EXERCISE: Reproduce the records exactly, but not the pictures.

MATERIAL FOR THIS TASK:
-*-

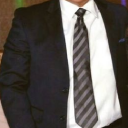Alvin Ernesto López Marroquín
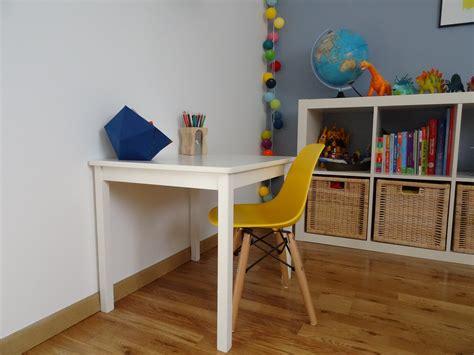 bureau maternelle fille bureau enfant maternelle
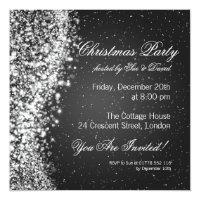Christmas Party Invitation Elegant Sparkle Black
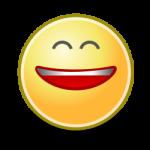 emoticon-sonrisa-tango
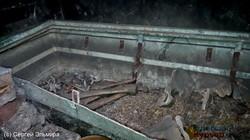 Тайны заброшенного старого склепа в Одессе (ФОТО, ВИДЕО 18+)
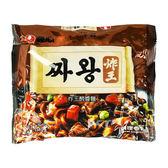 韓國 農心 炸王 醡醬麵/炸醬麵 134g 單包入 進口/團購/泡麵/沖泡 ◆86小舖◆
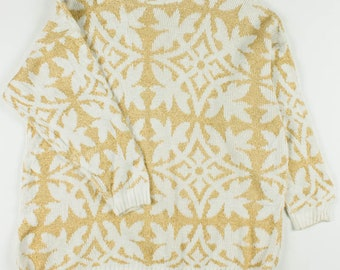 Woman Vintage Recycled 80s Sweater Ref 0016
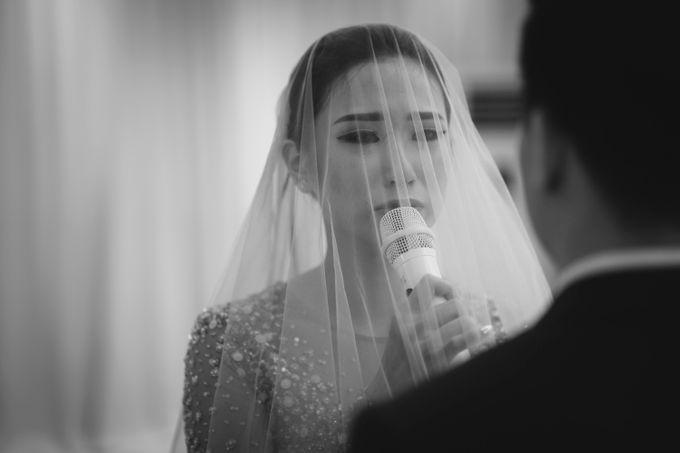 Holy Matrimony of Ivan & Yessica by Priscilla Myrna - 015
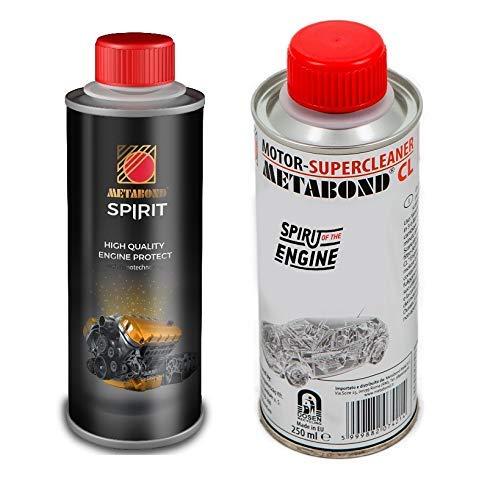 METABOND Kit Trattamento Motore Composto CL per Lavaggio Interno del Motore Spirit Trattamento Olio nanotecnologico antiattrito a Base Est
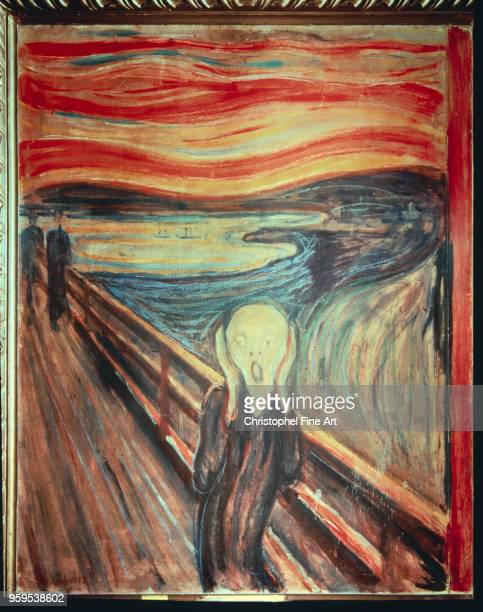 Edvard Munch , The Scream Tempera and pencil on cardboard 91 x 0,73 m, Oslo, Nasjonalmuseet.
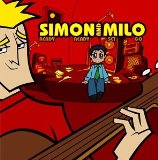 Miscellaneous Lyrics Simon And Milo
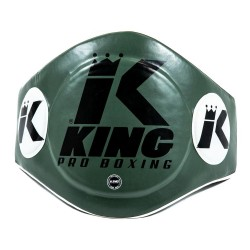 King Pro Boxing BP1 Belly Pad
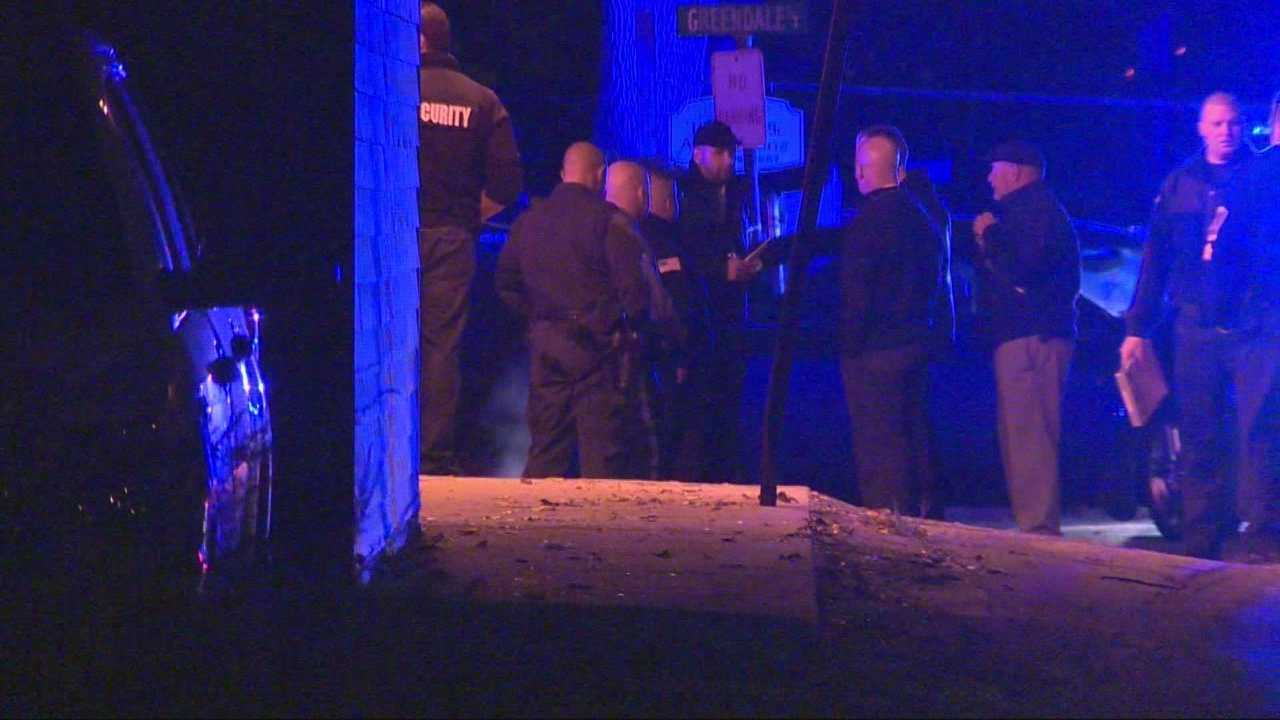 Man killed outside club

-*-

PROBLEM SOLUTION:
Alvin Ernesto López Marroquín
 bureau maternelle fille bureau enfant maternelle
Christmas Party Invitation Elegant Sparkle Black
 emoticon-sonrisa-tango
 Тайны заброшенного старого склепа в Одессе (ФОТО, ВИДЕО 18+)
 韓國 農心 炸王 醡醬麵/炸醬麵 134g 單包入 進口/團購/泡麵/沖泡 ◆86小舖◆
 Woman Vintage Recycled 80s Sweater Ref 0016
 Holy Matrimony of Ivan & Yessica by Priscilla Myrna - 015
 METABOND Kit Trattamento Motore Composto CL per Lavaggio Interno del Motore Spirit Trattamento Olio nanotecnologico antiattrito a Base Est
 Edvard Munch , The Scream Tempera and pencil on cardboard 91 x 0,73 m, Oslo, Nasjonalmuseet.
 Miscellaneous Lyrics Simon And Milo
 King Pro Boxing BP1 Belly Pad
 Man killed outside club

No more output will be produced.